I originally believed that the reason instability caused the solver to abort was due to discontinuities at the max function. However implementing fixes for that did not solve the issue, see here for attempted solutions. This includes the recommended first steps of trying a different solver and lowering tolerance, the issue is definitely my model.

I was hoping more experienced modelers than I on this forum could offer some direction as to why this set of parameter fails. And from there, I hope to resolve many runs aborting when I conduct a sensitivity analysis. One thing I am aware of is that the model never seems to settle on zero values. Often it gives approximations such as 1e-300.

I would also appreciate general debugging tips, as stepping through 1000 iterations of a model call is impractical and so is manual logging. What are some strategies used?

Full model here

That has a lot of tactics. Note that the easiest way to step through 1000 iterations is to use the integrator interface.

https://diffeq.sciml.ai/stable/basics/integrator/

So it’s just a few lines of code

integ = init(prob, alg, ...)
for i in 1:1000
  step!(integ)
end

@show integ.u
@show integ.t
@show integ.dt

and you can start to play with it to see what’s diverging first and all. Check integ.k[1] to look at the derivatives: see if those make sense.

Yeah this is a funny thing. LU factorizations do not guarantee pure zeros, so you can get phantom values that revive. I’m going to write a blog post on this “soon”, but for now you can refer to Dead species coming back alive · Issue #1651 · SciML/OrdinaryDiffEq.jl · GitHub which describes techniques to use in such a case.

For posterity, my issue was that the model ran for too long trying to approximate a value to 0.

I bypassed this by setting a discrete callback which zeroes the value if it is less than 1e-100.

zero_condition(u, t, integrator) = u[1] < 1e-100
function zero_out!(integrator)
        integrator.u[i] = 1e-100
end
zero_cb = DiscreteCallback(zero_condition, zero_out!)

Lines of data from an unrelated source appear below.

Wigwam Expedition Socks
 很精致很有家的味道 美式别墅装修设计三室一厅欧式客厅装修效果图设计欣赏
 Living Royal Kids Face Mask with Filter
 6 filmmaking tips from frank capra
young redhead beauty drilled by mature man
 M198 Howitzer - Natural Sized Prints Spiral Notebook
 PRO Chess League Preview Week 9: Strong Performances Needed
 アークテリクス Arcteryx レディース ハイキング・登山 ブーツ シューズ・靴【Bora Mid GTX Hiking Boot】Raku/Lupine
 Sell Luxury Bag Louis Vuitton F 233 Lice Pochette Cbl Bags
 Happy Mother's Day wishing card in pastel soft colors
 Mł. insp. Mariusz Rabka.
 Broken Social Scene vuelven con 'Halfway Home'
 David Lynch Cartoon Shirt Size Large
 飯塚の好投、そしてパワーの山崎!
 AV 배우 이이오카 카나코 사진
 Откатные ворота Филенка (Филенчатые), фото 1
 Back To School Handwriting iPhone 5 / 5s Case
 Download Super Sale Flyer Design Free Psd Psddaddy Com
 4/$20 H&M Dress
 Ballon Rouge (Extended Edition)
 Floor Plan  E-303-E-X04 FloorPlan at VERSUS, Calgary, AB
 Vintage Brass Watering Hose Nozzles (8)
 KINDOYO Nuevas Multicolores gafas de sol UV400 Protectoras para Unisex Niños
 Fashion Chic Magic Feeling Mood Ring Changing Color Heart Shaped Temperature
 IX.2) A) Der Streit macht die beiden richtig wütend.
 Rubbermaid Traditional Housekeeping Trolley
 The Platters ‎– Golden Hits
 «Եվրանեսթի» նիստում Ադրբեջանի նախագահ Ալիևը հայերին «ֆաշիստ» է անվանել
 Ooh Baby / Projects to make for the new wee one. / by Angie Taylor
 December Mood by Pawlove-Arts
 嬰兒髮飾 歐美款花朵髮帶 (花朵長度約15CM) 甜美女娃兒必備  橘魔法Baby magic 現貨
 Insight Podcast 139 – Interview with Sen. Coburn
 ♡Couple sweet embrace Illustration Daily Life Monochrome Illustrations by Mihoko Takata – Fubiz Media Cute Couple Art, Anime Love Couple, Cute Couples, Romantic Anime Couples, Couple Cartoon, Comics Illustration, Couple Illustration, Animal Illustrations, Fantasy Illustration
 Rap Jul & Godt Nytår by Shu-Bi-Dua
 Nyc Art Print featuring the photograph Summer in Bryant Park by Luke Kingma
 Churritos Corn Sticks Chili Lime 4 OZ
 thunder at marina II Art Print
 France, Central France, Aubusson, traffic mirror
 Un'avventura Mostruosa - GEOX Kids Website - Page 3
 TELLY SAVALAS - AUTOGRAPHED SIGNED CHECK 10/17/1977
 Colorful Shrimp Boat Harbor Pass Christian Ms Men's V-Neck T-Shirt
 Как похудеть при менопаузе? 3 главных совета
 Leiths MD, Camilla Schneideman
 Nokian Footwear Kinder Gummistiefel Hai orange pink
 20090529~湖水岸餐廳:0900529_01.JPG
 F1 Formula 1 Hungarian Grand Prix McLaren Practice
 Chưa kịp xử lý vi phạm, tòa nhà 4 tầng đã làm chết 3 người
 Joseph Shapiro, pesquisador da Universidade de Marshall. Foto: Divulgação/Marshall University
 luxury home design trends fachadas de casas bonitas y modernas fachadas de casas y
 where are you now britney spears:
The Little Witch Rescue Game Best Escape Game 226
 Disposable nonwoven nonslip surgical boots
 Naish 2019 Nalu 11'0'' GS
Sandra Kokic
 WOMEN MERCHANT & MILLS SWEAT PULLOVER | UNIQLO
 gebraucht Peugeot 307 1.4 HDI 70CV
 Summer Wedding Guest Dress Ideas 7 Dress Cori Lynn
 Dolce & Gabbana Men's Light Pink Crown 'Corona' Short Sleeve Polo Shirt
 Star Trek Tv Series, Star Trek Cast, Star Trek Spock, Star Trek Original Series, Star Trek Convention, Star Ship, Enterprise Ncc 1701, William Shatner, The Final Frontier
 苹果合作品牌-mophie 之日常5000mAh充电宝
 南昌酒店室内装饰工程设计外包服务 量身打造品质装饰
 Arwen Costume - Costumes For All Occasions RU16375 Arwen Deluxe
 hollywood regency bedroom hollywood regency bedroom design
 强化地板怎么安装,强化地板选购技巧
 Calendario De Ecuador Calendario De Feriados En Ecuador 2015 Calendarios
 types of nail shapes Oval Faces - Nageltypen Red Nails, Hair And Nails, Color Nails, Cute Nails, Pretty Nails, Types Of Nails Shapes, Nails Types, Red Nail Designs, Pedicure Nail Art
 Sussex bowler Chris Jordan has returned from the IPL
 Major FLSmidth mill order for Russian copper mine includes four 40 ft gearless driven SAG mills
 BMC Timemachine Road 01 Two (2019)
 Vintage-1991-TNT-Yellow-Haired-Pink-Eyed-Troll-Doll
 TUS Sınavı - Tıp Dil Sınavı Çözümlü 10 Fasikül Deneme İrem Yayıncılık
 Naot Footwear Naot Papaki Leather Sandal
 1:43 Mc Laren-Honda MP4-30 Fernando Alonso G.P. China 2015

@ChrisRackauckas I wonder if this is an acceptable solution to issue with LU factorization you highlighted?

I do wonder why this prevented some parameter sets from completing and not others…

Is it possible to use the integrator interface to show the values of the solver n steps before it aborts?

The below doesn’t print sequentially.

step!(integ)
    while check_error(integ) == :Success && integ.t < last(u0)
        step!(integ)

        if integ.t > 5000. # I know it tends to fail around this time
            @show "Before fail:\n"
            @show integ.u
            @show integ.t
        end
    end

    if check_error(integ) != :Success
        @show "--fail:\n"
        @show integ.uprev
        @show integ.tprev
    end

what do you mean?

yes, but instead of setting it to a small value, set it to a real zero.

zero_condition(u, t, integrator) = u[1] < 1e-12
function zero_out!(integrator)
        integrator.u[i] = 0
end

That’s typo, you’re right it should bet set to 0.

The log output was printing correctly that was my mistake. I think the function was being called twice in parallel by other parts of code.

The issue in my differential equation seems to be that EEA rate variable. The equation as is doesn’t guarantee the bounds defined (i.e. EEA rate < u[1]).